→ Exercise requirements
Please reproduce the entries that follow, keeping each word intact.
Data for review: Begin
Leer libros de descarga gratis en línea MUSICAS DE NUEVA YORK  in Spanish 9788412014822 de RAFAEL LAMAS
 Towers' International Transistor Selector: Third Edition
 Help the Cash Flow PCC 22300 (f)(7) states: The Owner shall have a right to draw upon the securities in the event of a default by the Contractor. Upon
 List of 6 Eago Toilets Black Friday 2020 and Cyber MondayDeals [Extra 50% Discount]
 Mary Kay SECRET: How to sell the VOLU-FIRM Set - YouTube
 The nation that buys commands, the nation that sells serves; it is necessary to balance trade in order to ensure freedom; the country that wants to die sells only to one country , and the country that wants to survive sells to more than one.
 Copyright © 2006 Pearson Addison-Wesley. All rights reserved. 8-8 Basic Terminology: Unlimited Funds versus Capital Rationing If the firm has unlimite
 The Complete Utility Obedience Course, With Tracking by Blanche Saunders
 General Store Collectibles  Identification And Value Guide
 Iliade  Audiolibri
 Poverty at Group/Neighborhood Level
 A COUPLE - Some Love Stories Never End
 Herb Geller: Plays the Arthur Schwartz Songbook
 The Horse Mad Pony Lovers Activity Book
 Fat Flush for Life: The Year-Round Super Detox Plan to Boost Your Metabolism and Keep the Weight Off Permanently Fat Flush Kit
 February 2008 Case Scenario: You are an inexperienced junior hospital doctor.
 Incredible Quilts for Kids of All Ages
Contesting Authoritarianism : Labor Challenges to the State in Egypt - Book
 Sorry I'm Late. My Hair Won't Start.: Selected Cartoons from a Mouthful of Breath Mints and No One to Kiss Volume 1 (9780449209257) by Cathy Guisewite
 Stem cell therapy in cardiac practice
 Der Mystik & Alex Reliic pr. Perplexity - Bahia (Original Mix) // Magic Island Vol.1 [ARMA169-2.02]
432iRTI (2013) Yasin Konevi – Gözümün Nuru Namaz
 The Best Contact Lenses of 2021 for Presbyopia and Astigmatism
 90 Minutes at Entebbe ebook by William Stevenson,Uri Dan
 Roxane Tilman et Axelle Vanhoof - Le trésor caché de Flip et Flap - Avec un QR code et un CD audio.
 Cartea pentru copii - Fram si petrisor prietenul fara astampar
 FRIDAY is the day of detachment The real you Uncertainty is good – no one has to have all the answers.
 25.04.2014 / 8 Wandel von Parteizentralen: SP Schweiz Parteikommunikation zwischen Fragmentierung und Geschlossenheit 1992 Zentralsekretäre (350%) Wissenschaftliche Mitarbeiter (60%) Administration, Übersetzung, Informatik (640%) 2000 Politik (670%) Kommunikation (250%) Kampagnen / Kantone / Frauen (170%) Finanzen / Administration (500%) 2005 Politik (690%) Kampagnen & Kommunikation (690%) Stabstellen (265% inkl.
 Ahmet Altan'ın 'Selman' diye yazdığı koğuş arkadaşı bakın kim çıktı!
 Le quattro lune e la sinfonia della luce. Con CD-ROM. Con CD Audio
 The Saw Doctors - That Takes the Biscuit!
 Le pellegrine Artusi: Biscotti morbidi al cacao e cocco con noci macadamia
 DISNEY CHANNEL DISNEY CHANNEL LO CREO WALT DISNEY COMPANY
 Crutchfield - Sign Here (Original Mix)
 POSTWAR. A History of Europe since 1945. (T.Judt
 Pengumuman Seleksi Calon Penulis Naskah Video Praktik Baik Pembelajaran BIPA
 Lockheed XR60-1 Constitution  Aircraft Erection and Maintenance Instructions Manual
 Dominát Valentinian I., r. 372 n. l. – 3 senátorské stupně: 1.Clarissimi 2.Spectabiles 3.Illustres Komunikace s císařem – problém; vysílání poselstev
Data for review: End
→ Reply
Leer libros de descarga gratis en línea MUSICAS DE NUEVA YORK  in Spanish 9788412014822 de RAFAEL LAMAS
 Towers' International Transistor Selector: Third Edition
 Help the Cash Flow PCC 22300 (f)(7) states: The Owner shall have a right to draw upon the securities in the event of a default by the Contractor. Upon
 List of 6 Eago Toilets Black Friday 2020 and Cyber MondayDeals [Extra 50% Discount]
 Mary Kay SECRET: How to sell the VOLU-FIRM Set - YouTube
 The nation that buys commands, the nation that sells serves; it is necessary to balance trade in order to ensure freedom; the country that wants to die sells only to one country , and the country that wants to survive sells to more than one.
 Copyright © 2006 Pearson Addison-Wesley. All rights reserved. 8-8 Basic Terminology: Unlimited Funds versus Capital Rationing If the firm has unlimite
 The Complete Utility Obedience Course, With Tracking by Blanche Saunders
 General Store Collectibles  Identification And Value Guide
 Iliade  Audiolibri
 Poverty at Group/Neighborhood Level
 A COUPLE - Some Love Stories Never End
 Herb Geller: Plays the Arthur Schwartz Songbook
 The Horse Mad Pony Lovers Activity Book
 Fat Flush for Life: The Year-Round Super Detox Plan to Boost Your Metabolism and Keep the Weight Off Permanently Fat Flush Kit
 February 2008 Case Scenario: You are an inexperienced junior hospital doctor.
 Incredible Quilts for Kids of All Ages
Contesting Authoritarianism : Labor Challenges to the State in Egypt - Book
 Sorry I'm Late. My Hair Won't Start.: Selected Cartoons from a Mouthful of Breath Mints and No One to Kiss Volume 1 (9780449209257) by Cathy Guisewite
 Stem cell therapy in cardiac practice
 Der Mystik & Alex Reliic pr. Perplexity - Bahia (Original Mix) // Magic Island Vol.1 [ARMA169-2.02]
432iRTI (2013) Yasin Konevi – Gözümün Nuru Namaz
 The Best Contact Lenses of 2021 for Presbyopia and Astigmatism
 90 Minutes at Entebbe ebook by William Stevenson,Uri Dan
 Roxane Tilman et Axelle Vanhoof - Le trésor caché de Flip et Flap - Avec un QR code et un CD audio.
 Cartea pentru copii - Fram si petrisor prietenul fara astampar
 FRIDAY is the day of detachment The real you Uncertainty is good – no one has to have all the answers.
 25.04.2014 / 8 Wandel von Parteizentralen: SP Schweiz Parteikommunikation zwischen Fragmentierung und Geschlossenheit 1992 Zentralsekretäre (350%) Wissenschaftliche Mitarbeiter (60%) Administration, Übersetzung, Informatik (640%) 2000 Politik (670%) Kommunikation (250%) Kampagnen / Kantone / Frauen (170%) Finanzen / Administration (500%) 2005 Politik (690%) Kampagnen & Kommunikation (690%) Stabstellen (265% inkl.
 Ahmet Altan'ın 'Selman' diye yazdığı koğuş arkadaşı bakın kim çıktı!
 Le quattro lune e la sinfonia della luce. Con CD-ROM. Con CD Audio
 The Saw Doctors - That Takes the Biscuit!
 Le pellegrine Artusi: Biscotti morbidi al cacao e cocco con noci macadamia
 DISNEY CHANNEL DISNEY CHANNEL LO CREO WALT DISNEY COMPANY
 Crutchfield - Sign Here (Original Mix)
 POSTWAR. A History of Europe since 1945. (T.Judt
 Pengumuman Seleksi Calon Penulis Naskah Video Praktik Baik Pembelajaran BIPA
 Lockheed XR60-1 Constitution  Aircraft Erection and Maintenance Instructions Manual
 Dominát Valentinian I., r. 372 n. l. – 3 senátorské stupně: 1.Clarissimi 2.Spectabiles 3.Illustres Komunikace s císařem – problém; vysílání poselstev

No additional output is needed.